Document passage:
* * *

# Is X-trail reverse sensor distance display still available?



## RiverStone (Mar 18, 2011)

Hi Folks,

My X-trail 2006 St-S 40Th Anniversary comes with the reverse sensor with the distance display panel on the back. So when the car reverses, I can hear the "beep" and a number also displays on the panel which I can know the distance. But it was damaged by an accident and the repairer can only get the reverse sensor without the display function for me, which means I can only hear the "beep". My wife really needs the display function, but the repairer said the later X-trail reverse sensor comes without the display function and he is not able to find this kind of reverse sensor for me. Is that truth? Can anybody let me know where I can get this reverse sensor with display function? I am in Melbourne.

Thanks:waving:


----------



## aussietrail (Sep 24, 2004)

Hi Mate,

You can get any aftermarket reverse sensor system from eBay and other auto shops that will work with the xtrail. The one I bought had wireless sensors, so there was no need to run any wires between the sensor unit and the display unit on the dash. It still work perfectly well 5 years after fitting it and it cost $85 bucks or so, which is a fraction of the cost of the genuine Nissan reverse parking system.


----------



## RiverStone (Mar 18, 2011)

Thanks Jalal,

Yes, I found that kind of bluetooth wireless reverse sensor system is not expensive on ebay, but it seems cost much more if you have it installed. Do you have any idea of the cost if I ask auto shop to fit it on X-trail?

Best regards,

Tao


----------



## aussietrail (Sep 24, 2004)

I had my local auto electrician fit it for me for $90 bucks (including the removal of the rear bumper and drilling the holes to fit 4 sensors)

* * *

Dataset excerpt
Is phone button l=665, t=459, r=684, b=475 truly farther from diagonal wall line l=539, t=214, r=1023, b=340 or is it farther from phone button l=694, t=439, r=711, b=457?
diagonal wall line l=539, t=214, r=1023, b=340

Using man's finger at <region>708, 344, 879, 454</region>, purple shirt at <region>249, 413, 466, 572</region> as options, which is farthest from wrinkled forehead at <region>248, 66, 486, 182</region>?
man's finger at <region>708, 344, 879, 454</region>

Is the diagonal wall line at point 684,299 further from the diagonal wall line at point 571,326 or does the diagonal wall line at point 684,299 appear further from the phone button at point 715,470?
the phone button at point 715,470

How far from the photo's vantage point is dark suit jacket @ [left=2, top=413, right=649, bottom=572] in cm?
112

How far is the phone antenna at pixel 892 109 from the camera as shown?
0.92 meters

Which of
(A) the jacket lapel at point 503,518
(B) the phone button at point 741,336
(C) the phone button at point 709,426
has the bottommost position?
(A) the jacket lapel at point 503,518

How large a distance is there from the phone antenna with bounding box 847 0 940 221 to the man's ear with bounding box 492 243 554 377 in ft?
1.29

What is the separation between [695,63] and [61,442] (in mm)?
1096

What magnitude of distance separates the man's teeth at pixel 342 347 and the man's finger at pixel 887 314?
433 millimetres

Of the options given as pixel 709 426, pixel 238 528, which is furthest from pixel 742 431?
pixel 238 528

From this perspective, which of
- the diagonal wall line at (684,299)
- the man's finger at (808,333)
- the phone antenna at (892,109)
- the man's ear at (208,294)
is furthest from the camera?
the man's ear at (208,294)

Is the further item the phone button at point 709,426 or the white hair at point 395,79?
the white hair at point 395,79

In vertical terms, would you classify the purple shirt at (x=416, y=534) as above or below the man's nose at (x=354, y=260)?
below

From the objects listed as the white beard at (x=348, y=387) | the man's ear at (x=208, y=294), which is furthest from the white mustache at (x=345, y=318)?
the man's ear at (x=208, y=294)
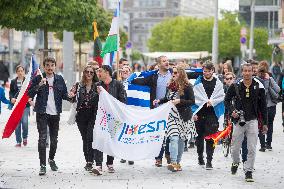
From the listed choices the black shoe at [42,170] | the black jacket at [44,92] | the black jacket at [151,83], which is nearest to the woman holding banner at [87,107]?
the black jacket at [44,92]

* * *

Actions to take:
• 1. Summarize the reverse sensor thread in two sentences.
• 2. In the reverse sensor thread, what did the local auto electrician's $90 fitting charge include?
• 3. Quote the reverse sensor thread from "# Is X-trail" up to and including "am in Melbourne.".
The rows play no part in this.

Answers for this exercise:
• 1. A 2006 X-trail owner in Melbourne lost the reverse sensor's distance display panel in an accident, and the repairer could only supply a sensor without the display. Another member suggested an aftermarket wireless reverse sensor system from eBay or auto shops, which cost about $85, still worked after 5 years and was fitted by a local auto electrician for $90.

• 2. It included removing the rear bumper and drilling the holes to fit 4 sensors.

• 3.
# Is X-trail reverse sensor distance display still available?



## RiverStone (Mar 18, 2011)

Hi Folks,

My X-trail 2006 St-S 40Th Anniversary comes with the reverse sensor with the distance display panel on the back. So when the car reverses, I can hear the "beep" and a number also displays on the panel which I can know the distance. But it was damaged by an accident and the repairer can only get the reverse sensor without the display function for me, which means I can only hear the "beep". My wife really needs the display function, but the repairer said the later X-trail reverse sensor comes without the display function and he is not able to find this kind of reverse sensor for me. Is that truth? Can anybody let me know where I can get this reverse sensor with display function? I am in Melbourne.